Tuesday, January 31, 2012

Wear your pink wig.

     My three kids are very small. Small enough that our lessons are still one way: I teach them things, and they absorb them like little sponges. It's occurred to me that one day, these lessons will start to go the other way, that I will also learn from them. I figured it would be through what they get at school, like the diameter of Jupiter or something. I figured these lessons would be academic.
      I'm not the kind of person who goes looking for lessons babies can teach. Yes, they cry it out and get over it; yes, they prioritize play. Yes, their bodies and minds are flexible. Yes, they have fewer prejudices. But they also have nothing else to do all day, and minimal life experience.  It's obvious.  That said, there are the moments when I look at one of my small children and think, I could take a page from that book.  And I do, for a while, and then I forget that I had.
     I don't know by what standards I'm a snappy dresser, but by any standard, I'm a flashy one.  I dress to stand out, with bright colors and funky shoes.  Now that I'm a mother, turning heads seems like one-of-those-things-you-shouldn't-do.  Women get to a certain age, and it seems, are supposed to become autumnal.  Neutrals only, please.

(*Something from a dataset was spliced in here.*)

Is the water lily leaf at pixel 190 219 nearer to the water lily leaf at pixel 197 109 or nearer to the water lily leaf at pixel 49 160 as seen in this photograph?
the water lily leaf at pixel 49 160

     My daughter hasn't learned this lesson yet; of course not; she's 5.  She wears whatever the hell she wants, and people think it's adorable.  Pants with skirts, mismatched prints, two different shoes...you name it, she's done it.  It doesn't even occur to her she shouldn't.  And every time she does (which is nearly every day) I have one of those moments, those I-could-learn-from-this moments. 
     Until this one time.  She's been begging for a pink wig and the last time we were out shopping, what do you know.  She wore it all the way home (and proceeded to tell me proudly she was finally a blonde).  Anyway, the day of ballet class came, and the pink wig emerged.  I was surprised she wanted to wear it, but hey, in her eyes it's the most glamorous thing she owns.  So on it went.
     That wig - which makes her hot and itchy most of the time - did not come off the whole class.  She fussed with it a few times, and otherwise, treated it like any other permanent body part.  I overheard girls by the studio window telling their moms, "Look!  That girl has pink hair!"  "Cool!" said the moms, and kept on walking.  No one thought she was a nut and, if they had, she wouldn't have noticed.  She was too busy being glamorous. 
     I know there are boundaries.  I know that we have impressions to make.  I know that sometimes we have to act our age.  But most of the time, we don't.  This was one time my girl taught me a lesson and it stuck.  I have a pink wig too - it's in the Halloween bin.  But it's the metaphor that matters.  My pink wig might be my knee-high sneakers.  It might be my big eye makeup.  It might be my saucy attitude.  Not every day; she knows that much.  Some days are right for the pink wig.
 
Wear your pink wig.  Sometimes.  As long as it's not never.